Lebih keras lagi, Indra menyindir kinerja aparat yang dinilai tidak sebanding dengan fasilitas yang dimiliki.
“Petugas dibekali senjata, tapi hanya jadi pajangan. Perambah hutan justru bebas berkeliaran tanpa rasa takut. Ini ironi penegakan hukum. Menteri Kehutanan harus evaluasi bawahannya yang terkesan makan gaji buta,” ujarnya.

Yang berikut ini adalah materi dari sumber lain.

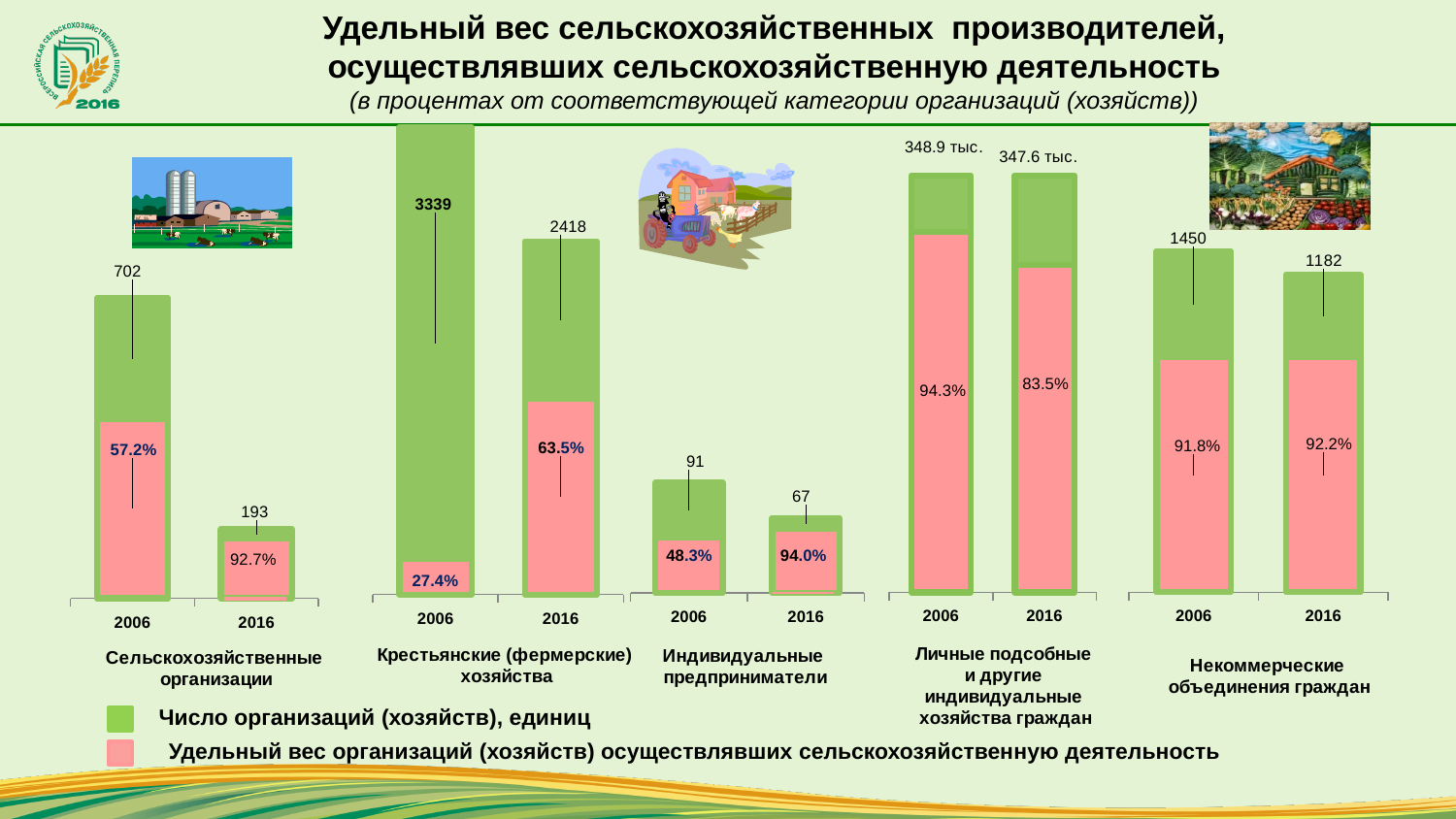
What kind of chart is used for each category on the slide? bar chart In the chart for Сельскохозяйственные организации, what is the number of organisations in 2006? 702 In the chart for Личные подсобные и другие индивидуальные хозяйства граждан, what is the number of households in 2016? 347.6 тыс. In the chart for Крестьянские (фермерские) хозяйства, by how much did the number of farms fall from 2006 to 2016? 921 In the chart for Индивидуальные предприниматели, which year has the higher number of entrepreneurs, 2006 or 2016? 2006 In the chart for Крестьянские (фермерские) хозяйства, what is the number of farms in 2006? 3339 In the chart for Некоммерческие объединения граждан, does the number of associations rise or fall from 2006 to 2016? fall In the chart for Сельскохозяйственные организации, what share of organisations carried out agricultural activity in 2016? 92.7% In the chart for Индивидуальные предприниматели, what is the share carrying out agricultural activity in 2016? 94.0% In the chart for Некоммерческие объединения граждан, what is the number of associations in 2006? 1450 In the chart for Крестьянские (фермерские) хозяйства, what is the share of farms carrying out agricultural activity in 2006? 27.4% How many series does the legend at the bottom of the slide list? 2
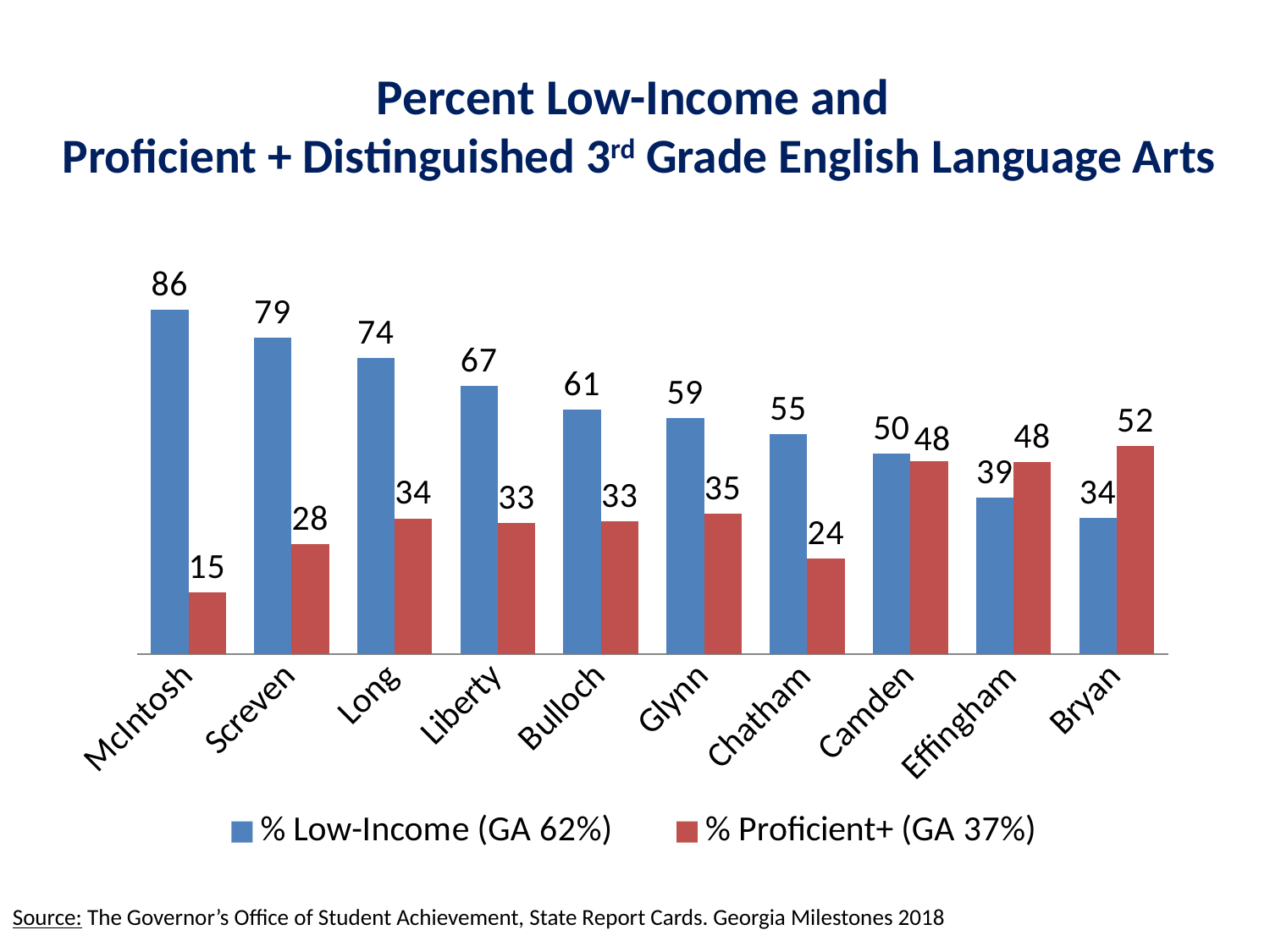
Do the % Low-Income values rise or fall from McIntosh to Bryan? Fall What is the % Low-Income value for McIntosh? 86 Which is larger for Bryan: % Low-Income or % Proficient+? % Proficient+ How many counties are shown on the x axis? 10 What is the difference between the % Low-Income and % Proficient+ values for Screven? 51 What is the % Proficient+ value for Chatham? 24 Which county has the highest % Low-Income value? McIntosh Which county has the lowest % Proficient+ value? McIntosh Which county has the highest % Proficient+ value? Bryan What kind of chart is shown on the slide? Bar chart How many series does the legend list? 2 What Georgia statewide percentage is given in the legend for % Proficient+? 37%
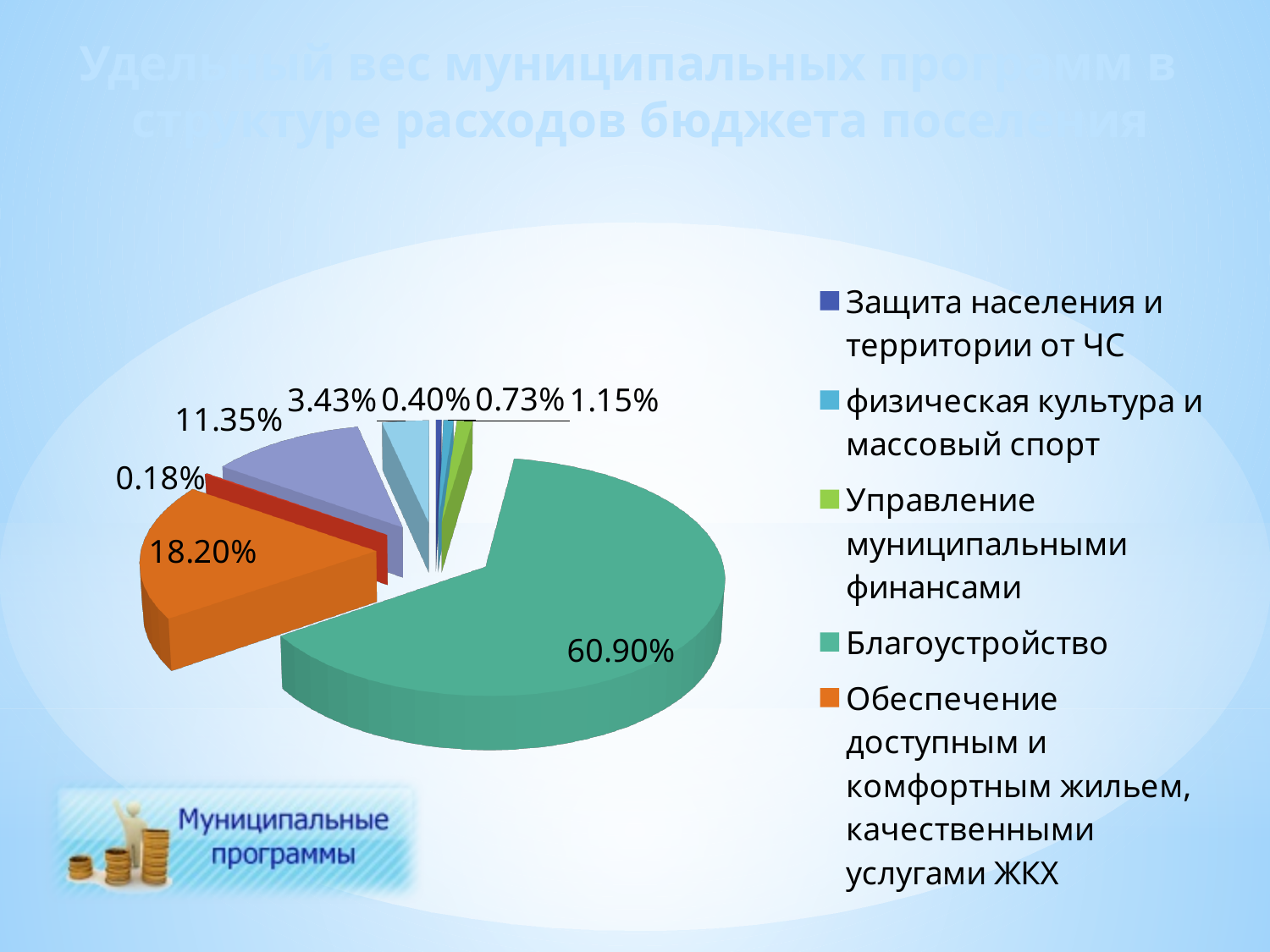
What is the difference between the Благоустройство slice and the Обеспечение доступным и комфортным жильем, качественными услугами ЖКХ slice? 42.70% Which category has the largest slice of the pie? Благоустройство What is the smallest percentage value labelled on the pie? 0.18% What kind of chart is shown on the slide? Pie chart What share of the pie does Благоустройство have? 60.90% How many slices are labelled with percentages on the pie? 8 Which is larger: the slice for Благоустройство or the slice for Обеспечение доступным и комфортным жильем, качественными услугами ЖКХ? Благоустройство What colour is the Благоустройство slice? Teal green How many entries are visible in the legend? 5 What is the value for Управление муниципальными финансами? 1.15% What is the value for Обеспечение доступным и комфортным жильем, качественными услугами ЖКХ? 18.20% What is the largest percentage value labelled on the pie? 60.90%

Kasus ini diduga melanggar Undang-Undang Nomor 41 Tahun 1999 tentang Kehutanan serta Undang-Undang Nomor 18 Tahun 2013 tentang Pencegahan dan Pemberantasan Perusakan Hutan. Dengan luas lahan mencapai 5 hingga 7 hektar dan dugaan penguasaan hingga 15 tahun, potensi kerugian negara ditaksir mencapai miliaran rupiah.
Berdasarkan perhitungan sanksi administratif, pelaku bisa dikenai denda antara Rp1,25 miliar hingga Rp1,75 miliar. Itu belum termasuk kewajiban pemulihan lahan, penghancuran tanaman ilegal, hingga ancaman pidana penjara maksimal 10 tahun dan denda hingga Rp5 miliar.
Saat dikompirmasi tim media, pihak Gakkum Sumsel melalui Kasi Wilayah III menyatakan bahwa saat ini tim masih melakukan pengumpulan data di lapangan. Ia juga menjelaskan adanya perbedaan kewenangan penanganan, tergantung pada kondisi lahan dan usia tanaman sawit.
Namun pernyataan itu justru memunculkan tanda tanya baru di tengah masyarakat. Pasalnya, jika benar pelanggaran telah berlangsung lama, mengapa penindakan tegas belum juga dilakukan?
Publik kini menunggu langkah nyata, bukan sekadar klarifikasi. Jika negara kalah oleh oknum perambah, maka bukan hanya hutan yang hilang, tetapi juga wibawa hukum yang ikut runtuh.